* _INPUT MATERIAL_:
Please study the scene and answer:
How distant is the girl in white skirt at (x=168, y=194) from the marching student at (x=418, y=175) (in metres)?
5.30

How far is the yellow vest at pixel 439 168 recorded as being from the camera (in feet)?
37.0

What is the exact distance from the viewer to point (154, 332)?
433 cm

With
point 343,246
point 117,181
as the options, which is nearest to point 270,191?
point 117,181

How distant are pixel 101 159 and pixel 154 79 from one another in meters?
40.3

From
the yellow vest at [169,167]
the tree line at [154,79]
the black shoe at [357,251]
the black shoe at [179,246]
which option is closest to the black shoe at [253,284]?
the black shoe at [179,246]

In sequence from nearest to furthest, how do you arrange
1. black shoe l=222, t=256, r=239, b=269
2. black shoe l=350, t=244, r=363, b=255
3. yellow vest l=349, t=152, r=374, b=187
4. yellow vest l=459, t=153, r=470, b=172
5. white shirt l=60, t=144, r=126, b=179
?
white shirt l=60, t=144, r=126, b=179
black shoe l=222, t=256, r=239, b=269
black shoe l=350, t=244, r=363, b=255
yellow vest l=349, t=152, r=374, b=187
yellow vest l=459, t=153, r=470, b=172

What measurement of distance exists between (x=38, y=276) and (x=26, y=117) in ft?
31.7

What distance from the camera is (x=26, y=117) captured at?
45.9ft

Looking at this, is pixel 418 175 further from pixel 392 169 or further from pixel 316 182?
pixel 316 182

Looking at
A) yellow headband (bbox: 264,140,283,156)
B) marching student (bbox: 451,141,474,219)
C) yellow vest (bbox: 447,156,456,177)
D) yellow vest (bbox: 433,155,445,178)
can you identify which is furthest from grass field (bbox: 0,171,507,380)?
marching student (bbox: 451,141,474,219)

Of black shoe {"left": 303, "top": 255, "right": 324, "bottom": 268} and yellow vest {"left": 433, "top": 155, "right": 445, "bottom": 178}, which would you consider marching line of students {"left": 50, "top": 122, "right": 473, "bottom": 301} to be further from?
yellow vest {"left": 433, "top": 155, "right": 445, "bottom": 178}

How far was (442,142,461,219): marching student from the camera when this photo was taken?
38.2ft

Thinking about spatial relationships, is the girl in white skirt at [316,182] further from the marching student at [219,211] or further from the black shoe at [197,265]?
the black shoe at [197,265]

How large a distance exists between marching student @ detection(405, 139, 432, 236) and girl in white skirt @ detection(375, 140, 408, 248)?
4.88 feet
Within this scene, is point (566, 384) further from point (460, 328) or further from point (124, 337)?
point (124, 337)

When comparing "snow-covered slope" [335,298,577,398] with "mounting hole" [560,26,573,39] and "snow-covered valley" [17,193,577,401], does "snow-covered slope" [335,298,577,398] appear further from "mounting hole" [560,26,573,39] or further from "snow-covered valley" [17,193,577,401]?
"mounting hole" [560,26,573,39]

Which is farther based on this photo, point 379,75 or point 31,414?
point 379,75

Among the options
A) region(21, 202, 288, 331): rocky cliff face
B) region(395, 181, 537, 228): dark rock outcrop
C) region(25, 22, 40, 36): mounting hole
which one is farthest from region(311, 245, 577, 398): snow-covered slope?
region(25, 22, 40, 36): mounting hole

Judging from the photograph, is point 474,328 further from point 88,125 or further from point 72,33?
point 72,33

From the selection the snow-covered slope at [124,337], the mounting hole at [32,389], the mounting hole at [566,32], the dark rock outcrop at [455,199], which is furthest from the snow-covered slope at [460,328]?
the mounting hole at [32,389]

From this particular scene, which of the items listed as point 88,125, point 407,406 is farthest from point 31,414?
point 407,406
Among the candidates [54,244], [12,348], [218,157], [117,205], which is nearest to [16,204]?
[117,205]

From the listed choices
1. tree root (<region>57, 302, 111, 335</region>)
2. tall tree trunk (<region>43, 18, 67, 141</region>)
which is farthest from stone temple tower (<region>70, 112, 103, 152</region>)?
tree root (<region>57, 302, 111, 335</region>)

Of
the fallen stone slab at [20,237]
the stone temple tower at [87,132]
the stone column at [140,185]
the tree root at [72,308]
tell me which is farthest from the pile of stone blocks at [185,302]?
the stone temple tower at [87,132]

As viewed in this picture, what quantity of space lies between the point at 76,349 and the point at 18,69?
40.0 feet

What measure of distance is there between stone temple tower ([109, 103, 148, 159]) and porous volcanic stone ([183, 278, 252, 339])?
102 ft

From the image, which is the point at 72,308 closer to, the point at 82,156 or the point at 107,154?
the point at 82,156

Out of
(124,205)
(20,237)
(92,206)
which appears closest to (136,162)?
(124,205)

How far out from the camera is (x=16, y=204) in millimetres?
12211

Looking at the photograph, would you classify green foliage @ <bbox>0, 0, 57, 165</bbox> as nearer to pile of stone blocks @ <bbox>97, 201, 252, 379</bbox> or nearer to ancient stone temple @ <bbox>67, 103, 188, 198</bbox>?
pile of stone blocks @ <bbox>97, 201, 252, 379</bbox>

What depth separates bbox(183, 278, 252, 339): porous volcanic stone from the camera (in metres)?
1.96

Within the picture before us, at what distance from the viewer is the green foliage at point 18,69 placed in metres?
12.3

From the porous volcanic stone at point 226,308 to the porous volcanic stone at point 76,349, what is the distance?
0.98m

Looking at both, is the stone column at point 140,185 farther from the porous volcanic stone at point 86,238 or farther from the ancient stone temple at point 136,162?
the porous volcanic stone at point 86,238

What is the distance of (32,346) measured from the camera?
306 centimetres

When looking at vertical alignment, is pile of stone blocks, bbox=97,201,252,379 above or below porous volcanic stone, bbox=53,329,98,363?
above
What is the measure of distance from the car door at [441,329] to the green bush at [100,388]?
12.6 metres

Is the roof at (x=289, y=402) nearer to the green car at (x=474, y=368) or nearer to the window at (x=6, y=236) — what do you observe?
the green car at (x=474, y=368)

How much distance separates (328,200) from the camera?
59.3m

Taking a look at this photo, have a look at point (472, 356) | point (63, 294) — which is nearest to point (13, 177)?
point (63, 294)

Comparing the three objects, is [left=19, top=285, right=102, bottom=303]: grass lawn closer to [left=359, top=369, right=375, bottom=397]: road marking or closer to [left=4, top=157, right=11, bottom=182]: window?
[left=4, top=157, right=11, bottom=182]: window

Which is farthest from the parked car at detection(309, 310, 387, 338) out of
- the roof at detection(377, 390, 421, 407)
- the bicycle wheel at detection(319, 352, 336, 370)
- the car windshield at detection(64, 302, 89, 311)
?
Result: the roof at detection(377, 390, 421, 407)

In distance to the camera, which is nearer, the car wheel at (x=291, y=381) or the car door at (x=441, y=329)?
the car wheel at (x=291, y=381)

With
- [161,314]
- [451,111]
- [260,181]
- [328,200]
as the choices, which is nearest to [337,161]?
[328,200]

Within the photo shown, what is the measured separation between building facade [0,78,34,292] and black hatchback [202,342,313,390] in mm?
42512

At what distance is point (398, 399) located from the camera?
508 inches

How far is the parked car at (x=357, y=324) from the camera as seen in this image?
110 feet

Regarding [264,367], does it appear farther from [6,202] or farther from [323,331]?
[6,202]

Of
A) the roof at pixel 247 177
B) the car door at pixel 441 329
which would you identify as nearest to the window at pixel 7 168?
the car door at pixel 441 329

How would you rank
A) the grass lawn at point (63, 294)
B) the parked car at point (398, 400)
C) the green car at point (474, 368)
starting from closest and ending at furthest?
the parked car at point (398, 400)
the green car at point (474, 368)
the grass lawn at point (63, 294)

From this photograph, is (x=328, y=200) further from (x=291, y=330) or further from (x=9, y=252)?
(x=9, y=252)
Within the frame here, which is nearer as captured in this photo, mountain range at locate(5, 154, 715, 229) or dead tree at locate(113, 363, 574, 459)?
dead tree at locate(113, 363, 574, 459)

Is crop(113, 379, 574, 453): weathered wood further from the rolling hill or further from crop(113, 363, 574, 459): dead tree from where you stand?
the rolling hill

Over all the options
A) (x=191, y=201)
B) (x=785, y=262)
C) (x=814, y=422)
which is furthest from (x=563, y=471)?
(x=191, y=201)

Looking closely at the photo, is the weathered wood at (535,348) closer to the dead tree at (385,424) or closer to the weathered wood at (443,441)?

* _EXERCISE DETAILS_: Render the lines of the items, from the line containing "Within the frame" through the end of the items, inclusive, as a Markdown table with the columns Row and Line, leaving out blank lines.

* _TASK SOLUTION_:
| Row | Line |
|---|---|
| 1 | Within the frame here, which is nearer as captured in this photo, mountain range at locate(5, 154, 715, 229) or dead tree at locate(113, 363, 574, 459)? |
| 2 | dead tree at locate(113, 363, 574, 459) |
| 3 | Is crop(113, 379, 574, 453): weathered wood further from the rolling hill or further from crop(113, 363, 574, 459): dead tree from where you stand? |
| 4 | the rolling hill |
| 5 | Over all the options |
| 6 | A) (x=191, y=201) |
| 7 | B) (x=785, y=262) |
| 8 | C) (x=814, y=422) |
| 9 | which is furthest from (x=563, y=471)? |
| 10 | (x=191, y=201) |
| 11 | Looking closely at the photo, is the weathered wood at (535,348) closer to the dead tree at (385,424) or closer to the weathered wood at (443,441)? |